Acute Glomerulitis with Neutrophils May Underscore the Development of Glomerular Basement Membrane Multi-Lamination in Transplant Glomerulopathy.
Joseph P Gaut, Jeanne Shen, Michelle DeGuire, Christina Klein, Helen Liapis. Washington University School of Medicine, St. Louis, MO
Background: Acute glomerulitis (GL) in allograft biopsies is a distinct form of acute glomerular rejection, often seen in the early post-transplant period in association with antibody mediated rejection. A correlation with worse graft survival was previously reported. GL may also accompany transplant glomerulopathy (TGP) but its role in TGP pathogenesis remains unclear. The aim of this study was to evaluate the significance of GL in TGP.

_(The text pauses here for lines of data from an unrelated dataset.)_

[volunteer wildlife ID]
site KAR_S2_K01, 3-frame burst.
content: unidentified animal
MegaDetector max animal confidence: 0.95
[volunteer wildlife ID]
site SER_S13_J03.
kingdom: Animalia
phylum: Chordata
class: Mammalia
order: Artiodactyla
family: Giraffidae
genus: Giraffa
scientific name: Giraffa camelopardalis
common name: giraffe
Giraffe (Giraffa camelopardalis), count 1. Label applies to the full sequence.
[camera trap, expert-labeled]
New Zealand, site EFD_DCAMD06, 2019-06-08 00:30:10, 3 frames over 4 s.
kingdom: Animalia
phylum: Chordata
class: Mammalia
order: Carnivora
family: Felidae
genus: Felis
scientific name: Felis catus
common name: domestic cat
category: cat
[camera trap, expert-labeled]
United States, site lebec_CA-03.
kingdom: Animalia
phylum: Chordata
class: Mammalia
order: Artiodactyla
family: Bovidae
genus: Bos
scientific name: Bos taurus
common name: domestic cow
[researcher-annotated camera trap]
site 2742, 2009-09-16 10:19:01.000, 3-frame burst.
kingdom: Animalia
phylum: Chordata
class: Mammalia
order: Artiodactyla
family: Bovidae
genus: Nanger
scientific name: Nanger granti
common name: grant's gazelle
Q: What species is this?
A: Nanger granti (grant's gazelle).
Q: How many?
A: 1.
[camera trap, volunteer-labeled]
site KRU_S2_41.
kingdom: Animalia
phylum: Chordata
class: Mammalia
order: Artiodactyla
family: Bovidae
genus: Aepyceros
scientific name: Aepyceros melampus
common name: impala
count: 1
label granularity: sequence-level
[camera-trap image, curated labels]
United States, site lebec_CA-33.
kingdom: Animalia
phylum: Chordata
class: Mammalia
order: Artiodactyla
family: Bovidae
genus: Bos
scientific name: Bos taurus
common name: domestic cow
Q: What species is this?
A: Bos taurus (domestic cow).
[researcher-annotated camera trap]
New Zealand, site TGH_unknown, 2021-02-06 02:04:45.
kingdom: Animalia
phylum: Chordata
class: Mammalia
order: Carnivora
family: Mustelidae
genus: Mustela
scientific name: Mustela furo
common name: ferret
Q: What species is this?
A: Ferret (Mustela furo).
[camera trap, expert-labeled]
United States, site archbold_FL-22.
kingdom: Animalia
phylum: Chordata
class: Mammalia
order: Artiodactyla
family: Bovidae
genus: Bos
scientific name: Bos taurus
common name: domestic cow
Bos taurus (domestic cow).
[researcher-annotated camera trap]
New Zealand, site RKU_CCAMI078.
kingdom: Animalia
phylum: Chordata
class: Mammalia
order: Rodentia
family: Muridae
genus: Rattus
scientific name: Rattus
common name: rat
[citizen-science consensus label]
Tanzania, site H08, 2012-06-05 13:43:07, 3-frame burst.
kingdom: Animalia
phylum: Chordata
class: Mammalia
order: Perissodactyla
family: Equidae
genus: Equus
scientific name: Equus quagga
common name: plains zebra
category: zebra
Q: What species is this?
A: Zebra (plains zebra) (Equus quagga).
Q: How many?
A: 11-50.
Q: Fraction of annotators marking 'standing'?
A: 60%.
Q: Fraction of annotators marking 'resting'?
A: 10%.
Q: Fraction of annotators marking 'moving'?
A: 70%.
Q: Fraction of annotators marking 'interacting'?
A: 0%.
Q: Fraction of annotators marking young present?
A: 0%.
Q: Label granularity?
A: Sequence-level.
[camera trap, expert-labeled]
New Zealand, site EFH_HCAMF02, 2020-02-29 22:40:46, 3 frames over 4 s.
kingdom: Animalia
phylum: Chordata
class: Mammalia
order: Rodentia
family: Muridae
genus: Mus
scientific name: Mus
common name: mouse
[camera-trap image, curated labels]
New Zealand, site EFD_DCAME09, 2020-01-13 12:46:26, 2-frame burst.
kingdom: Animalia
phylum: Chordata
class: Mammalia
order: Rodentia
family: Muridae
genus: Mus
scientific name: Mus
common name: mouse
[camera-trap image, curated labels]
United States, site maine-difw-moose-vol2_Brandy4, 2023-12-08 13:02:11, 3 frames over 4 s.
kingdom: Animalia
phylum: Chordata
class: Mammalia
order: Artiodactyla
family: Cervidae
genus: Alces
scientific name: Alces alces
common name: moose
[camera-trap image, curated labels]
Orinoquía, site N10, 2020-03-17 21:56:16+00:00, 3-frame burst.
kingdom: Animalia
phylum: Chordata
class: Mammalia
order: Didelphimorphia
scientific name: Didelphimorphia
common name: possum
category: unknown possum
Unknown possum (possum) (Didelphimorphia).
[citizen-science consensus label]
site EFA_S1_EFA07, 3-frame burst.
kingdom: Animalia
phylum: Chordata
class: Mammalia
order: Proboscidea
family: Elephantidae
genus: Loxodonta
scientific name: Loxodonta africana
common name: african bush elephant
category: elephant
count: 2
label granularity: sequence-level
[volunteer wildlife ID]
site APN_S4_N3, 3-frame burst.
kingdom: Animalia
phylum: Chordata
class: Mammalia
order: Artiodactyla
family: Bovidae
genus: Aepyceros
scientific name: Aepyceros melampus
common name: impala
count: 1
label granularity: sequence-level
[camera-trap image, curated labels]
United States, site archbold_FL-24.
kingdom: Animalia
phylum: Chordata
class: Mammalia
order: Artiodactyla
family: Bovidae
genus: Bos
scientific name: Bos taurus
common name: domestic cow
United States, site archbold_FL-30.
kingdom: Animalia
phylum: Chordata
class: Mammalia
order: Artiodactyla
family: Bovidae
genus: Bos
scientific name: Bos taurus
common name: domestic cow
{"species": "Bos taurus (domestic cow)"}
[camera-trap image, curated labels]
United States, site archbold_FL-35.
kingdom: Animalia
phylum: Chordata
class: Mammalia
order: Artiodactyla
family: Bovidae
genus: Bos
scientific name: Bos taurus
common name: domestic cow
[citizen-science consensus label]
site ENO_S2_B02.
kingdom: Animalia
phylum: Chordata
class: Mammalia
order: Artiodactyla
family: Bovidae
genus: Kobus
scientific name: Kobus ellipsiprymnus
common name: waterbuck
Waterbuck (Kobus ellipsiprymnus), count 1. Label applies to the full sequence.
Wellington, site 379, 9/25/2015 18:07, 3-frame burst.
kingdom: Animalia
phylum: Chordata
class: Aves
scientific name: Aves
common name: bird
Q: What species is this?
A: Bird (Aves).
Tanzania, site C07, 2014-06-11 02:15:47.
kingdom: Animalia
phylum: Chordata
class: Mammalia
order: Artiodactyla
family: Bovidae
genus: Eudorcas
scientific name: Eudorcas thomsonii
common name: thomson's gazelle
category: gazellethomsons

Design: Renal transplant biopsies with TGP (n=50) and indication transplant biopsies without TGP (n=46, control) were retrospectively reviewed. GL was defined on light microscopy (LM) by the presence of monocytes or neutrophils affecting > 30% of glomeruli. TGP was defined by LM as mesangioproliferative glomerulonephritis and by EM with the following: endothelial fenestrae closure, subendothelial expansion, glomerular basement membrane (GBM) duplication, GBM multi-lamination, and luminal inflammatory cells. These EM features were scored as follows: 0 none; 1 <25% of capillary loops affected; 2 26-50% and 3 >50%. Laboratory data included urine protein. Statistical analysis using a t test was used to correlate GL, TGP and GBM multi-lamination with proteinuria.
Results: 10/50 (20%) cases of TGP showed GL compared with 1/46 (2%) control transplant biopsies. Neutrophils were a significant component of GL in 9/10 cases. EM was available for 43 cases (8 TGP with GL, 17 TGP, and 18 controls). The g score for TGP and TGP with GL was similar (1.8); 5/8 TGP cases with GL showed GBM multi-lamination. However, TGP with GL showed focal multi-lamination (score=1), whereas TGP without GL had a broad range of multi-lamination (score=0-3). There was a trend towards increased proteinuria associated with GL (3.35 g/day vs. 2.08 g/day). There was a stronger correlation of GBM multi-lamination with proteinuria (4.25 g/day vs. 2.35 g/day; p=0.08). 2/10 (20%) cases of TGP with GL showed peritubular capillary C4d staining compared with 12/25 (48%) cases of TGP without GL. The GBM multi-lamination score tended to correlate with C4d staining in PTC (1.2 versus 0.8).
Conclusions: Our results suggest a key role for neutrophils in the pathogenesis of GBM injury in TGP. We propose that neutrophils may mediate development of GBM multi-lamination in established TGP. A correlation of multi-lamination with C4d peritubular capillary immunoreactivity is consistent with the concept that both are features of chronic transplant capillaropathy.